Selected text START

A proposed bill, on special order in the state Senate, would allow the state attorney general to take businesses, including health insurers, to court if he “has reasonable cause to believe” they are harming people by implementing the law. The bill already has passed the House.
If it passes, the bill could push South Carolina to the forefront of Obamacare resistance, giving the state’s Republican leaders a national stage. It also could push South Carolina into yet another costly legal battle in the federal courts that, critics say, is unnecessary and avoidable.
“It is going to get us in court, as we all know. But ... it is worth the risk to see if we can protect our state from this far-reaching federal legislation,” state Sen. Kevin Bryant, R-Anderson, one of the lawmakers pushing for the Senate to pass the bill this week before it adjourns for the year.
Many Senate Democrats, and some Republicans, dismiss the bill as nothing more than a symbolic political salvo meant to provide fodder for lawmakers’ legislative newsletters and campaign signs. But health-insurance companies are worried the bill could complicate further their efforts to navigate the regulatory landscape.

Selected text END
Records shown START

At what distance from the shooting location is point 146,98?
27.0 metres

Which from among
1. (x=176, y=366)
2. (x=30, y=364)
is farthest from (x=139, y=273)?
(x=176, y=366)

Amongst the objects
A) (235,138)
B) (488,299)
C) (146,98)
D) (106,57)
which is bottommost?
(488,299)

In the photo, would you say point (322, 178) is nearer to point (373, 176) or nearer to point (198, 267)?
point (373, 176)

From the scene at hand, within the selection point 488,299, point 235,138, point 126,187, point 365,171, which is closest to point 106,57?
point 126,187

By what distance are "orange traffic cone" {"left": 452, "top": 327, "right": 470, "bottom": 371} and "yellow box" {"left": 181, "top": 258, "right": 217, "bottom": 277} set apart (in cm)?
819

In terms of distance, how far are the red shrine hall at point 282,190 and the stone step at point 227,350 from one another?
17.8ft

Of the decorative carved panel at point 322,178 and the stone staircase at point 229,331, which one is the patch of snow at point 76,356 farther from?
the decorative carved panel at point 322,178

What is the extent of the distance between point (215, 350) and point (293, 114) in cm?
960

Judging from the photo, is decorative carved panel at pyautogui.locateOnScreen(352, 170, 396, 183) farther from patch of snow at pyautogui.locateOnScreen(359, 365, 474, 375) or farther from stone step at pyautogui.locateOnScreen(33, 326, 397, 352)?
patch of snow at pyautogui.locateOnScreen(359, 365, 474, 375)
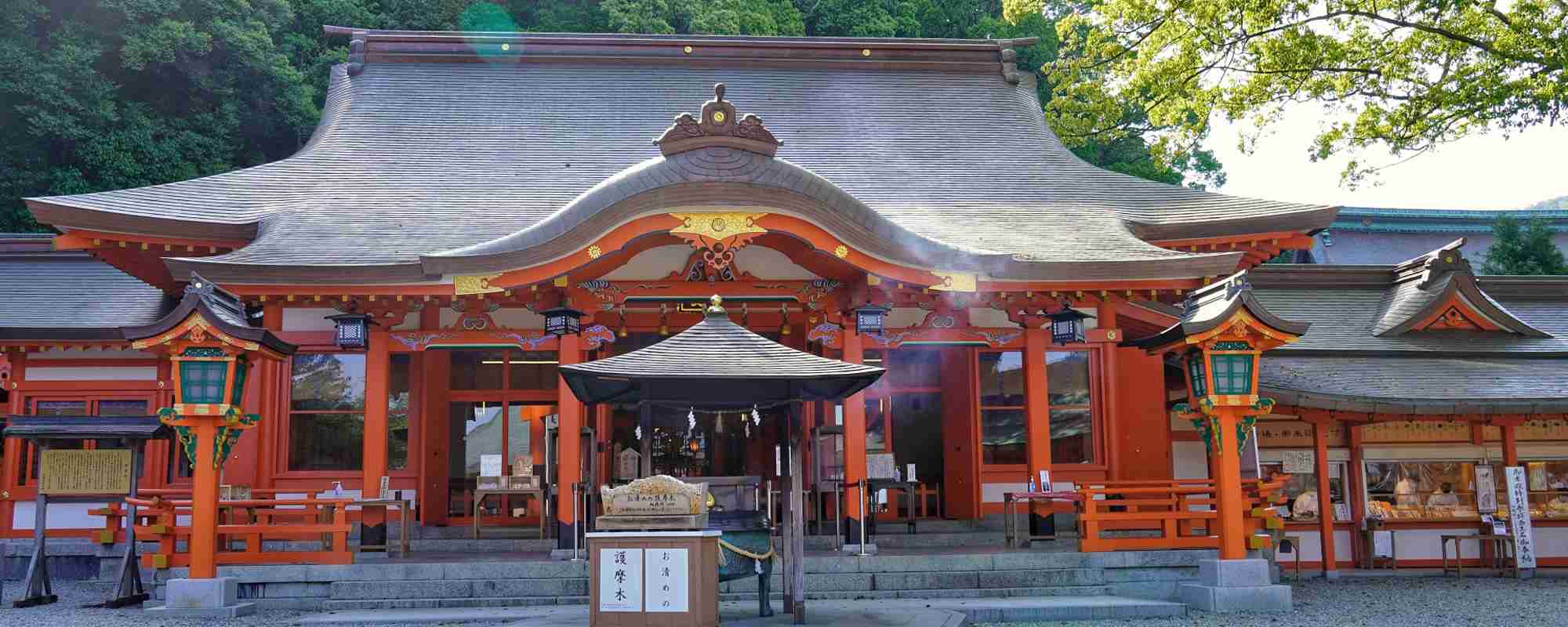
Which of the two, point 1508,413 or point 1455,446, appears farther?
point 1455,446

Records shown END
Records shown START

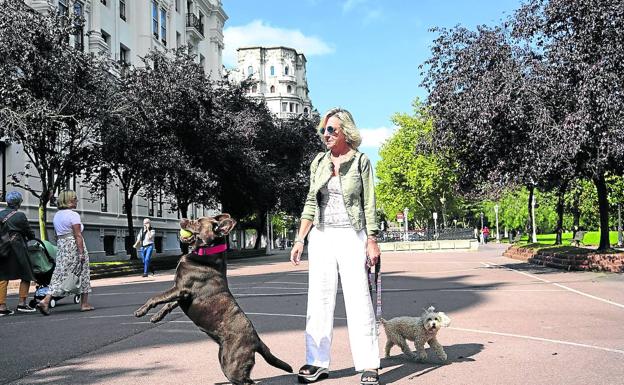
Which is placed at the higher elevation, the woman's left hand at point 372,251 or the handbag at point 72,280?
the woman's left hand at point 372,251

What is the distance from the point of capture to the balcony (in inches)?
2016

Records shown END
Records shown START

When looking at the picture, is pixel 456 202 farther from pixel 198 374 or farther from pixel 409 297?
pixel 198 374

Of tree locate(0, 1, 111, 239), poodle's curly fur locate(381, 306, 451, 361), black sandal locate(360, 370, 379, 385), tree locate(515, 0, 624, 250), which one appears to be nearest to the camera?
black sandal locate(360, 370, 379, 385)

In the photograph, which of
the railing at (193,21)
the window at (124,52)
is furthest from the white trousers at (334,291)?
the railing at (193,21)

Records shown END

▸ **Requirement**
In the passage on the South Carolina health-law bill, substitute "North Carolina" for "South Carolina" and write out the section from "A proposed bill, on" to "unnecessary and avoidable.".

▸ **Worked solution**
A proposed bill, on special order in the state Senate, would allow the state attorney general to take businesses, including health insurers, to court if he “has reasonable cause to believe” they are harming people by implementing the law. The bill already has passed the House.
If it passes, the bill could push North Carolina to the forefront of Obamacare resistance, giving the state’s Republican leaders a national stage. It also could push North Carolina into yet another costly legal battle in the federal courts that, critics say, is unnecessary and avoidable.